Pope: ‘We should daily bear witness to God’s tenderness and love’

Pope Francis greets participants in the World Conference of Secular Institutes


Pope Francis encourages members of the Secular Institutes World Conference (CMIS) to never tire of showing God’s closeness and tenderness through daily acts of love.

By Deborah Castellano Lubov

We should bear witness to God’s tenderness and love through daily gestures of love.

Pope Francis offered this encouragement when addressing the Secular Institutes World Conference (CMIS) on Thursday in the Vatican. 

CMIS was founded in 1972 and received approval from the Holy See in 1974. According to the conference’s website, its goal “is to organize collaboration among Secular Institutes so they can become, in the most effective way possible, a ‘leaven in the world for the strengthening and growth of the body of Christ,’ that is, the Church (Perfectae Caritatis, 11).”

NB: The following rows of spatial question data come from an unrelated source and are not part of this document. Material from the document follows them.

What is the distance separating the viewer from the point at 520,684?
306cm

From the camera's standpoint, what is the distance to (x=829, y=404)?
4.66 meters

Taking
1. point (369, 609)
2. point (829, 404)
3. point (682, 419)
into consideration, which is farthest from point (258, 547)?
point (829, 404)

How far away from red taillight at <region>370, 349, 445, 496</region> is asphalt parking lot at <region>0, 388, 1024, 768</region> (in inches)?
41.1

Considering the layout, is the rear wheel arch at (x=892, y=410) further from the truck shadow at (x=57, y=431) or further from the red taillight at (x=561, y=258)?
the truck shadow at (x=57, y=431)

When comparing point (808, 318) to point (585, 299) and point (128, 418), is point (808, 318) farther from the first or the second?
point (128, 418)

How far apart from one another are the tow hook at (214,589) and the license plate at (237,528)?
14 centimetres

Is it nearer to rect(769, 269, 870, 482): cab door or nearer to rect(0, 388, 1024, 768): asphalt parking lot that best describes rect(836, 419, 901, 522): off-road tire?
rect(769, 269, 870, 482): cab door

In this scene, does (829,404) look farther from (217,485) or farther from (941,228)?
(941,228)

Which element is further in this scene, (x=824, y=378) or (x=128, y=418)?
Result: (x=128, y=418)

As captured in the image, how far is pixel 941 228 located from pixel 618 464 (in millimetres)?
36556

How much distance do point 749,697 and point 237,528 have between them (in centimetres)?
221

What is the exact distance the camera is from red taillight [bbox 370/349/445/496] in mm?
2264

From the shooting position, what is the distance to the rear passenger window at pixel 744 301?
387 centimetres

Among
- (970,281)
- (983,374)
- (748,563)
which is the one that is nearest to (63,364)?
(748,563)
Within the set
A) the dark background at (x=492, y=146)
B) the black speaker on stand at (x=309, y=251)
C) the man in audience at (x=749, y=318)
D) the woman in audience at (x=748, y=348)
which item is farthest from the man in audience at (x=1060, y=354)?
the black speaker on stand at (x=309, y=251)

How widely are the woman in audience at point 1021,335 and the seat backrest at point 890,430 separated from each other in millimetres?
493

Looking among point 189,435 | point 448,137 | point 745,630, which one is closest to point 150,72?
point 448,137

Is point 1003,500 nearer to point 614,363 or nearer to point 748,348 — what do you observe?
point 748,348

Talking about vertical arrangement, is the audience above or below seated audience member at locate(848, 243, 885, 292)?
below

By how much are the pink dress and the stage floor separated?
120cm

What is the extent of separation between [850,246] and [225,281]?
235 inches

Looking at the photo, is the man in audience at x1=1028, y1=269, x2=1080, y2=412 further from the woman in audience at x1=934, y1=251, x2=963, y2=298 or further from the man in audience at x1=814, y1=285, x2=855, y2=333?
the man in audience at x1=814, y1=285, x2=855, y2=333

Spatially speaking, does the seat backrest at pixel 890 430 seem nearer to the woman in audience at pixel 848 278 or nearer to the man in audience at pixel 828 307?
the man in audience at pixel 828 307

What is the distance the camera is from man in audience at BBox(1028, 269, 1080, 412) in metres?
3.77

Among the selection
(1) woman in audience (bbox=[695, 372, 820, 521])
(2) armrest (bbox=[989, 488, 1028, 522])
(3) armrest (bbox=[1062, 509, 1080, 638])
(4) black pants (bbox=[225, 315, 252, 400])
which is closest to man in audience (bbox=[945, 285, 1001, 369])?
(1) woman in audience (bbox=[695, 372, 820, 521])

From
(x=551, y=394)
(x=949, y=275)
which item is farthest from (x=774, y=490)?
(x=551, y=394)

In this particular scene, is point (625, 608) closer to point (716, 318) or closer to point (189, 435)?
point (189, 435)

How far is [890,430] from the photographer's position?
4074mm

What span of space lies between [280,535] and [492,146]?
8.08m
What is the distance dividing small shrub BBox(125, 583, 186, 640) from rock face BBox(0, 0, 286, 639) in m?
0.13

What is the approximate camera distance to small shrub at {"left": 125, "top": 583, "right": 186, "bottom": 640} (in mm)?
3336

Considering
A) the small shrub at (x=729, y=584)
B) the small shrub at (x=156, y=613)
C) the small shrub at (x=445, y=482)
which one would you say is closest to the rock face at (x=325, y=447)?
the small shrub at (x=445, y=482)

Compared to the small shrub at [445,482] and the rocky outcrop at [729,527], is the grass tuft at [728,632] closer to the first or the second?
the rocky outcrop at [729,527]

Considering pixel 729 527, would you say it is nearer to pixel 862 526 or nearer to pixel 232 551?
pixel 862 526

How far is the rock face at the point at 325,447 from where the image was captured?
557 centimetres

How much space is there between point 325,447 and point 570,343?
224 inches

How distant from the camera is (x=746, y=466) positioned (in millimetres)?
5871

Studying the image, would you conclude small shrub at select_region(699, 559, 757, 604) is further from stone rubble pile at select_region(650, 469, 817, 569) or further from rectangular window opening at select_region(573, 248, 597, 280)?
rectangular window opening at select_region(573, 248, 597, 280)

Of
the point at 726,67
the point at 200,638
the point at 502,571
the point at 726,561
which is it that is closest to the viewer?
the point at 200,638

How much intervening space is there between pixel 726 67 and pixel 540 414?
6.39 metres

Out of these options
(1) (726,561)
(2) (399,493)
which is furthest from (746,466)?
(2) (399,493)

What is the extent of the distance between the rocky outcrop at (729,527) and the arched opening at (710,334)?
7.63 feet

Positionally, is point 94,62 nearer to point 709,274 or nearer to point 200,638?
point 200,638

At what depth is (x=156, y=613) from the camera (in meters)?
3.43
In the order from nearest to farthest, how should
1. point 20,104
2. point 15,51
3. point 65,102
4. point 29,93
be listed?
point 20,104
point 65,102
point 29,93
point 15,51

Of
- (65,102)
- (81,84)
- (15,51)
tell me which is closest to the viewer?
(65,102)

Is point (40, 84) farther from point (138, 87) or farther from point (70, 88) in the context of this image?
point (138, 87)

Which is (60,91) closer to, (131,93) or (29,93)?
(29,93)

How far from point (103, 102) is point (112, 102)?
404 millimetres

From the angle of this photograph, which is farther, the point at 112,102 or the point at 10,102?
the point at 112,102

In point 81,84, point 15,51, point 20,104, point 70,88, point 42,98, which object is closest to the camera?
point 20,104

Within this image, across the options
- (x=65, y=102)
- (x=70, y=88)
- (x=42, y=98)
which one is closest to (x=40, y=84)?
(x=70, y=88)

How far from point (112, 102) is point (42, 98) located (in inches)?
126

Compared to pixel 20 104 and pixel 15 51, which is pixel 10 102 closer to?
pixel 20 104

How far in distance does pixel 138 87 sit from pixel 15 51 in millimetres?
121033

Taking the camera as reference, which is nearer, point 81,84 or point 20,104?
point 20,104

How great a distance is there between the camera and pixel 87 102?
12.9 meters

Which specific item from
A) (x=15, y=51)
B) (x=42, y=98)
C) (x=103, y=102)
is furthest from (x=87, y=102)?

An ‘outgoing’ Church, not separated from the world

In his address, the Pope recalled CMIS’ ‘secular’ nature, and how the Church and the people of God are on a journey “among” and “with” peoples.

“Ours is an outgoing Church, not distant, not separated from the world, but immersed in the world and in history to be its salt and light, the seed of unity, hope and salvation.”

He praised their mission which places them in the midst of the people, and enables – with “God’s style” of “closeness” – to “know and understand what is going on in the hearts of the men and women of today, to rejoice together and to suffer together.”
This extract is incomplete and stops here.